Created By: Geoffrey Challen
/ Version: 2020.9.0

Create a public class named Greeter that provides a single class method named greet. greet should accept a single parameter, a Person to greet, and return a String, the greeting. Depending on what kind of person it is, you should greet them differently:

  • If the person is a Professor—for instance, one named "Geoff"—you should greet them "Hi Professor Geoff"
  • If the person is a Student—for instance, one named "Friendly"—you should greet them "Hey Friendly, you are not alone!"
  • If the person is a Staff, then they will have a String role you can retrieve using getRole. For example, if their role is "advising" their name is "Chuchu", you should greet them "Thanks Chuchu for all your help with advising".

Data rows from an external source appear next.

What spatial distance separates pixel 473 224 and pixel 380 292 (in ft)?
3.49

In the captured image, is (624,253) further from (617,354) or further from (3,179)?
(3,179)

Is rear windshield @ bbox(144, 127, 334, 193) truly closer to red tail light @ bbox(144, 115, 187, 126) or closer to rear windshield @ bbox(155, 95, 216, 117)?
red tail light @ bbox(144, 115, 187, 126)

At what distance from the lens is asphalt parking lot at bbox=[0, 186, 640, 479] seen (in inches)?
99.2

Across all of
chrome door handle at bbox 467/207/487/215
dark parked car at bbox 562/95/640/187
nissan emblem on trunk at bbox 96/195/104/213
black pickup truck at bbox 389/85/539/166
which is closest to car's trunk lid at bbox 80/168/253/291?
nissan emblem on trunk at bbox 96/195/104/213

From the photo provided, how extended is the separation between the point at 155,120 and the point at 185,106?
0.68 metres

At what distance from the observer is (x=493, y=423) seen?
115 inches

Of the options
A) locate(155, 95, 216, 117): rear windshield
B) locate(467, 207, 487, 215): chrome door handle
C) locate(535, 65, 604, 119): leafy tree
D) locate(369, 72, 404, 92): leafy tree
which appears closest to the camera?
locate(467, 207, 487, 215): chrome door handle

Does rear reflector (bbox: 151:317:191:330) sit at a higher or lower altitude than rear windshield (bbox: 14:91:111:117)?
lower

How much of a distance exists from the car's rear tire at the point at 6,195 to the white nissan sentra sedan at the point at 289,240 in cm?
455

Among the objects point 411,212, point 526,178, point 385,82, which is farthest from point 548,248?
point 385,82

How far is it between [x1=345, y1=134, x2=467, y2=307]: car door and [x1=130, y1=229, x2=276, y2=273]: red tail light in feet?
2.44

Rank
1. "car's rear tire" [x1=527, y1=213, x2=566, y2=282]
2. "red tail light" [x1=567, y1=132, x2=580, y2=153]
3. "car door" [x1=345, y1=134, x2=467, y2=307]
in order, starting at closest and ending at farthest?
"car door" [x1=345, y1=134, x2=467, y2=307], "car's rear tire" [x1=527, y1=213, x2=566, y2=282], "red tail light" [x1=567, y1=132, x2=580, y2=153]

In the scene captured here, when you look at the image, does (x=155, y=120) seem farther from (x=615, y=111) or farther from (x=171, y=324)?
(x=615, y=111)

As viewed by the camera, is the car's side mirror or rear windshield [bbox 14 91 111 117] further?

All Persons have a name that you can retrieve using getName. If the person is null or not one of the kinds of people described above, return null. Do not solve this problem using method overloading. And do not hard-code the answers. Your solution should work for any Professor, Student, or Staff.

Test Design Challenge

You're challenge is to write tests for this problem described above.

  • Provide a public class named TestGreeter with a single non-private class method named test that accepts no arguments and does not return a value.
  • If the implementation of the class described above is incorrect, your test method should throw an exception.
  • If it is correct, do not throw an exception.